PASSAGE SHOWN —
----

These brothers, Jacob and Esau, have a complicated and contentious relationship. As brothers sometimes do. It’s a relationship seasoned with deceit, peppered perhaps with jealousy, and the two of them haven’t really talked or even tried in a long, long while. Now maybe you’ve got a storyline like this in your own family: a brother you don’t trust, a sister whose politics you loathe, an ex who’s stolen something from you, something precious and irretrievable. It happens sometimes. In families. Between brothers.

So you can appreciate what Jacob’s going through, as he anticipates his reunion with Esau after a long, long while. How Jacob’s anxious and irritable. How he’s sleeping poorly at night or not at all. Because it’s not exactly clear what Esau’s got in mind after all these years—revenge maybe, reconciliation possibly. But it’s not clear. And Jacob’s wondering, worrying how this will go, with the brother he loved but lost, the brother he needed but betrayed, so many years ago. (By the way, if you’re thinking ‘prodigal son’ connections, here, and inter-testamental playfulness—I think you’re on the right track!)

2.

So on the eve of their reunion. Actually, all night long, for hours on end, all through that dark night. On the banks of the Yabbok River. Jacob wrestles with somebody, something, some kind of being til the first light of dawn. And this isn’t a little two-step. This is Ali-Frazier. This is high stakes conflict. Is it the spirit of his brother, Esau? Maybe. Is it some kind of angel, as so many artists, through so many years, have suggested? Maybe. Is it God? Is Jacob contending all night long with the God he loves, with the God he serves, with the God he can’t quite name, but surely does need? Lots of questions with a story like this.

It's telling, perhaps, that the story just doesn’t say. Surely it’s plausible that the anticipated reunion has Jacob on edge; that he’s anxious about the way he and Esau left things; that he’s even distressed by his own responsibility for the rift between them. But there seems also to be a Godly aspect to his adversary that night. Somehow Jacob’s reached that point in his life, in his spiritual journey, in his unfolding story—where he has to struggle with God. Where he has to contend with God. Where he has to show God that he can stand up for himself—even and especially when he’s face to face with his Maker.

“In the night,” says theologian Walter Brueggemann, “the divine antagonist tends to take on the features of others with whom we struggle in the day.”

3.

So there’s a notion. Mull that one over as you consider your dreams this week. In the night, the divine antagonist tends to take on the features of others with whom we struggle in the day. Imagine, then, that your contentious relationship with a colleague at work is a divine drama—and that, through and inside that drama, you and God are working out the dynamics of God’s blessing in your life. It’s a stretch, I know. But it’s kind of like what’s happening in the story today.

Or this. Imagine that your long, long journey to reconciliation—with that estranged sister, or that prodigal son, or that judgmental cousin in your life—imagine that your attempt to reconcile (which, face it, may or may not be successful) is a divine drama. And that through and inside that drama, you and God are working out the dynamics of God’s blessing in your life.

Or even more to the point. Could it be that our conflicts, the differences we negotiate in church life, the budgets we have to reconcile, the divergent expectations we bring to worship or mission; could it be that messiness and hard work are themselves the arenas where we wrestle with God, discover the godly in one another, and begin to celebrate the blessing and the grace that God bestows on us? And on our community?

The good news is this: that God is invested, intimately invested, in the messiness and hard work of human community, and loving partnerships, and family relationships. God is invested and committed!

----

EXERCISES TO COMPLETE —
1 > From the sermon on Jacob and Esau, reproduce the passage starting with "Or this. Imagine" and going on through "on our community?".
2 > Answer these questions using the sermon on Jacob and Esau:
(a) On the banks of which river does Jacob wrestle?
(b) Which theologian does the sermon quote?
(c) Until what time does the wrestling go on?
3 > Extend the sermon on Jacob and Esau with the next part, continuing from its final sentence.

[Recorded data]

----

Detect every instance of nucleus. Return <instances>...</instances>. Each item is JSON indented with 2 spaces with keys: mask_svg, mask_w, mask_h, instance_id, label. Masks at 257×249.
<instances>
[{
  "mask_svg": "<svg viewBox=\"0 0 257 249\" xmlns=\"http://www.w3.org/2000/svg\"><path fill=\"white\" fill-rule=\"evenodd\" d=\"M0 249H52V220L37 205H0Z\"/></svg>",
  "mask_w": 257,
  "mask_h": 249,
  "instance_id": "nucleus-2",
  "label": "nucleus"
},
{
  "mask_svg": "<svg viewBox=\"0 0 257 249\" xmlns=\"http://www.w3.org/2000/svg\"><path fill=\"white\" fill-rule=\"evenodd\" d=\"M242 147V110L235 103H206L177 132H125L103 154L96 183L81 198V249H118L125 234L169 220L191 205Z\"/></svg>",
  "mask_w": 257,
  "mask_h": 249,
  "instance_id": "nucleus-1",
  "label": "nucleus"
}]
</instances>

----

ANSWERS IN ORDER —
1 >
Or this. Imagine that your long, long journey to reconciliation—with that estranged sister, or that prodigal son, or that judgmental cousin in your life—imagine that your attempt to reconcile (which, face it, may or may not be successful) is a divine drama. And that through and inside that drama, you and God are working out the dynamics of God’s blessing in your life.

Or even more to the point. Could it be that our conflicts, the differences we negotiate in church life, the budgets we have to reconcile, the divergent expectations we bring to worship or mission; could it be that messiness and hard work are themselves the arenas where we wrestle with God, discover the godly in one another, and begin to celebrate the blessing and the grace that God bestows on us? And on our community?

2 >
(a) The Yabbok River
(b) Walter Brueggemann
(c) Until the first light of dawn

3 >
But here’s the thing. Jacob is wounded in this encounter with the adversary he meets in the dark of night. There’s no question about it. The text couldn’t be any clearer. The adversary strikes at the socket of Jacob’s hip, Jacob is undoubtedly wounded, his hip painfully dislocated; and when all is said and done, Jacob moves on to look for Esau, to live his life, even to revel in his blessing—with a significant and unambiguous limp in his step. In the words of the great poet and Canadian songwriter Leonard Cohen, “Love is not a victory march.” Faith is not a forever celebration of all the ways we get it right, all the ways God’s selects us for glory, all the ways we’re protected from hurt and harm. It just doesn’t work that way.

But isn’t it stunning, and isn’t it wonderful that Jacob is blessed, and blessed as a partner, as a contender, even as an “overcomer” of God—just the same! In his willingness to wrestle with God, he is blessed by the One who knows his name and chooses him for partnership. In his vulnerability, in his susceptibility to dislocation and suffering, he is blessed by the One who will always bear that suffering with love and promise. This story, I think, is a complicated and none too easy to digest celebration of the grace that finds us, the grace that showers us, the grace that claims us when we dive in. When we invest our spirit and our resources and our dreams in one another. When we risk speaking hard truths and listening carefully and compassionately to others. When we limp away, wounded, because the mission is hard. And the work is difficult. And our egos are fragile. And there’s a price to paid for loving one another, and loving God, and loving the world like this.

Jacob pays that price, on his way to reconciling with his brother. He pays that price, and yes, he is blessed.

4.

This is a Lenten story, I think, because our Lenten path traces Jesus’ journey to the cross. And at that cross, he invites us again to suffer together in love. And at that cross, he invites us again to find hope at the heart of despair. And at that cross, he invites us again to hear a word of grace spoken to a wounded, dislocated people. And this, all of this, is Jesus’ promise to the church. And God’s promise to those who wrestle in the darkness.

So here’s what I’ll be thinking, as we break bread together today.

Let’s bring our questions to the Nameless One, my friends, and let’s risk the discomforts of not knowing. And we will wrestle with God. And we will be blessed. And let’s bring the conflicts that test us, even in the church; bring them to the table. And let us wrestle with God together. And we will be blessed. I dare say that this is the kind of church the world is aching for: not a band of puppets, nodding their heads and reveling in their own salvation at the expense of others; but a humble, human band of brothers; a humble, human circle of sisters; willing to get real with one another, open to the complications of community, and seeking God’s blessing in the weirdness, in the messiness, in the process of figuring it all out.

“Love is not a victory march.” Love is a complicated people, loved beyond limits, committed to peace with justice, wounded and dislocated, and shining with amazing grace. I’m eager to break bread with that kind of church.

Amen and Ashe.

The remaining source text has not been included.